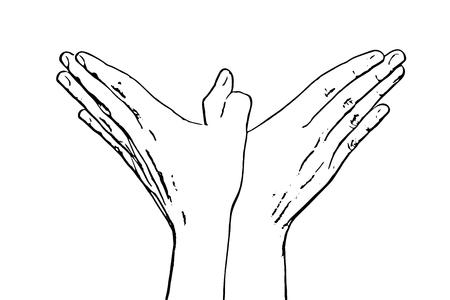body part: Womans hands makes bird shape. Black and white vector graphic. Body part. Female beauty. Illustration
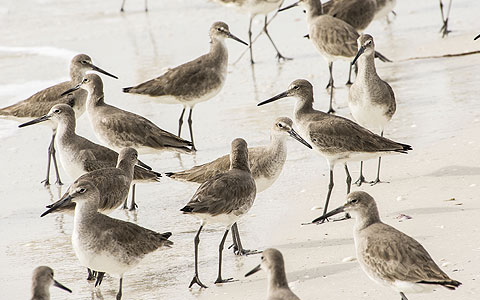 Group of birds standing on the beach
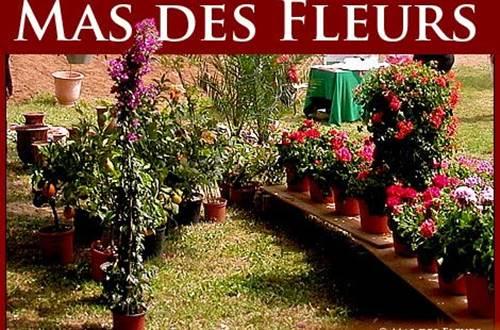 Mas des Fleurs Aigaliers ©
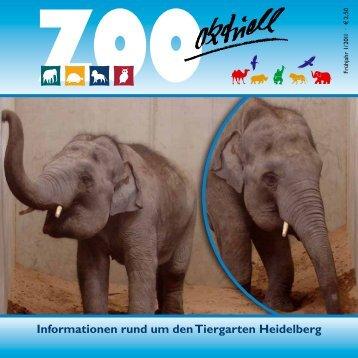 Zoo aktuell 1 / 2011 - Tiergartenfreunde Heidelberg eV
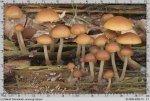 Gljive Galerina Marginata 2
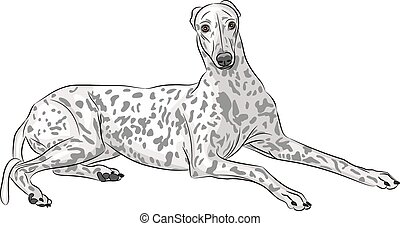 breed dog Whippet lying isolated on a white background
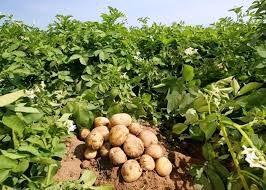 برداشت بذر پیاز و ست پیاز خوراکی از مزارع شهرستان بردسیر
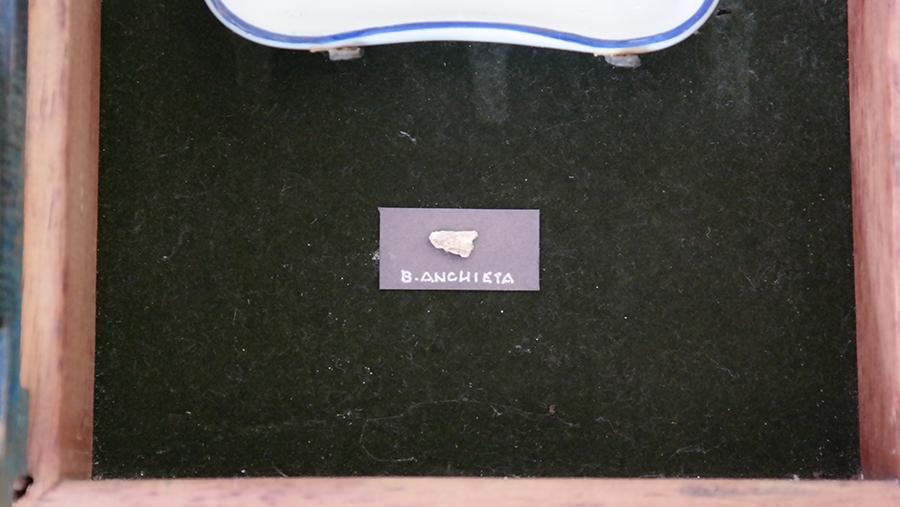 Fragmento do Osso de São José de Anchieta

_WHAT THE TASK ASKS_
Leave the pictures out and print the records above exactly as they stand.

_RESULT OF THIS EXERCISE_
body part: Womans hands makes bird shape. Black and white vector graphic. Body part. Female beauty. Illustration
 Group of birds standing on the beach
 Mas des Fleurs Aigaliers ©
 Zoo aktuell 1 / 2011 - Tiergartenfreunde Heidelberg eV
 Gljive Galerina Marginata 2
 breed dog Whippet lying isolated on a white background
 برداشت بذر پیاز و ست پیاز خوراکی از مزارع شهرستان بردسیر
 Fragmento do Osso de São José de Anchieta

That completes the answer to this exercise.